EXERCISE :: Whenever a line in the entries below contains "giraffe", copy that line.
─── THE DATA
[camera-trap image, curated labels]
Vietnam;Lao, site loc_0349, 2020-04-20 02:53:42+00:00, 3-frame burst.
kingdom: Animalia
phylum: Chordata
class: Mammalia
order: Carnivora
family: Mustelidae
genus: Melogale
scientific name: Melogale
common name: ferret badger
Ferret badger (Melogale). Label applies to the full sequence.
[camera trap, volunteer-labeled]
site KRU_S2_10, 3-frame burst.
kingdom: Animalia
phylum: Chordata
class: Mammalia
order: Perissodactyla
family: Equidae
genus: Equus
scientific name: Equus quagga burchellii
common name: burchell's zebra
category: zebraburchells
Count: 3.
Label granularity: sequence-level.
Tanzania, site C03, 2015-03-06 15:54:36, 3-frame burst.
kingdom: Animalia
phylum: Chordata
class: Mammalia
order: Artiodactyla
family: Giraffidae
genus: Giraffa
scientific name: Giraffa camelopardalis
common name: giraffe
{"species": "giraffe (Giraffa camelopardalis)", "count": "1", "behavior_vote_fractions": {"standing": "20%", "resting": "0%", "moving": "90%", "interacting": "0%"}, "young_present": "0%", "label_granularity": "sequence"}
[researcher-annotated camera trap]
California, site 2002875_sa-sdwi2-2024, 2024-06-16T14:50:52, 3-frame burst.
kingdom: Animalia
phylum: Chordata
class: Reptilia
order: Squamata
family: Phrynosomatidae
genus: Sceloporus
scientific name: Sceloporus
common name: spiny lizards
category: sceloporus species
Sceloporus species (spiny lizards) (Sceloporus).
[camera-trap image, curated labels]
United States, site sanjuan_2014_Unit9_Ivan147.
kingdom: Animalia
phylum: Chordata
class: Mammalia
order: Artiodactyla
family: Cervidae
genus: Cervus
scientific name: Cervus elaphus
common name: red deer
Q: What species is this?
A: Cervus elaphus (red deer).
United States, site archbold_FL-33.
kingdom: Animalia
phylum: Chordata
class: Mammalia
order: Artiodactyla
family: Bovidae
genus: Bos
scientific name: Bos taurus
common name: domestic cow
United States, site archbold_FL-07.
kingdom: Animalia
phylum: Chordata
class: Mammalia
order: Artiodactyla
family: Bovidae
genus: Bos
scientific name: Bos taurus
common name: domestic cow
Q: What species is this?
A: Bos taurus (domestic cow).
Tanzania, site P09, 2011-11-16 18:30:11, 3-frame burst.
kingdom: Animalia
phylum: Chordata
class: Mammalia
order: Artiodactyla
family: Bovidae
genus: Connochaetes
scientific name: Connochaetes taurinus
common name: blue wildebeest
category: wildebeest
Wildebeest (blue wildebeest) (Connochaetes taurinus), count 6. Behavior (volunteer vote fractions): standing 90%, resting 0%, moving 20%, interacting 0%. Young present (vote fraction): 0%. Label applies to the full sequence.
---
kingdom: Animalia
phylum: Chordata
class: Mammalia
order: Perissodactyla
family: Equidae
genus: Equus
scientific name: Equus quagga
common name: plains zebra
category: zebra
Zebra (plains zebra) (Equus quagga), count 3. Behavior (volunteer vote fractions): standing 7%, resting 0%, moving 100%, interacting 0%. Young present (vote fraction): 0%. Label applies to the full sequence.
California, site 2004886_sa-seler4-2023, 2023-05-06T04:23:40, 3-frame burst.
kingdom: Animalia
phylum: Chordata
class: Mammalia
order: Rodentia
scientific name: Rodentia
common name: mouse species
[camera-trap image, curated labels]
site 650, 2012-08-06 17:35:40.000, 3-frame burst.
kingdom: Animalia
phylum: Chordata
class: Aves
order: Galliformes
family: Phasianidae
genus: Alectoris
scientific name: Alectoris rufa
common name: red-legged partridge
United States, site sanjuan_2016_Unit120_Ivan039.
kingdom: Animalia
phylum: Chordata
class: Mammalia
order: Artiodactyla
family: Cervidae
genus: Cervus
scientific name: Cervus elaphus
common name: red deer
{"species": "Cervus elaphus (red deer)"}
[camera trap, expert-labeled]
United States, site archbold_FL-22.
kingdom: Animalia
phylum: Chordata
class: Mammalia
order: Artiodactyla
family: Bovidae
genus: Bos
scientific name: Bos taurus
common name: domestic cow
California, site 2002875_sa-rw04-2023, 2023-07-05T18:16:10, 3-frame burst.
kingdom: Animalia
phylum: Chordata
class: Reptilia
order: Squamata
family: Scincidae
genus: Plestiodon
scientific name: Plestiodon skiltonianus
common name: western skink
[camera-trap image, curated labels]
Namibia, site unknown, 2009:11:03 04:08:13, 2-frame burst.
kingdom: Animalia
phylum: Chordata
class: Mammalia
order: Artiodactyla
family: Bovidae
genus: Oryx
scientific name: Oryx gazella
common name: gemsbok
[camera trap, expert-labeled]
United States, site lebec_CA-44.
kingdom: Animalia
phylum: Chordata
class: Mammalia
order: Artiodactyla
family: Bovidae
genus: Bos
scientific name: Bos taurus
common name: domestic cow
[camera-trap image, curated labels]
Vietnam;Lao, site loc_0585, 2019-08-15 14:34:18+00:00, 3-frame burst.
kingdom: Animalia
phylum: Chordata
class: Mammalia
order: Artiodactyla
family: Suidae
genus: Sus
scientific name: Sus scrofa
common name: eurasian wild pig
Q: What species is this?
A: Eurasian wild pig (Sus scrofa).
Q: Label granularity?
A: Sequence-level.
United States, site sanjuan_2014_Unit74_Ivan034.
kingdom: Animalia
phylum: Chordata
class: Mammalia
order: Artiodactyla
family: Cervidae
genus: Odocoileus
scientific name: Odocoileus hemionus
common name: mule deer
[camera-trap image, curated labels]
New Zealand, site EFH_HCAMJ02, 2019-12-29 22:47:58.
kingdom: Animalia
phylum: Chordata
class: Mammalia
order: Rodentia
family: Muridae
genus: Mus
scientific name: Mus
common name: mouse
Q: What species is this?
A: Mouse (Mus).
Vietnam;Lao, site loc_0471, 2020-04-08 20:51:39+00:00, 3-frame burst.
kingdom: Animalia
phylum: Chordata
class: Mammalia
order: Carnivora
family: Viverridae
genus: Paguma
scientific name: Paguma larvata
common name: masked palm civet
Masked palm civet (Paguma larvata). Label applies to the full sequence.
──────
SOLUTION TO THIS EXERCISE ::
common name: giraffe
{"species": "giraffe (Giraffa camelopardalis)", "count": "1", "behavior_vote_fractions": {"standing": "20%", "resting": "0%", "moving": "90%", "interacting": "0%"}, "young_present": "0%", "label_granularity": "sequence"}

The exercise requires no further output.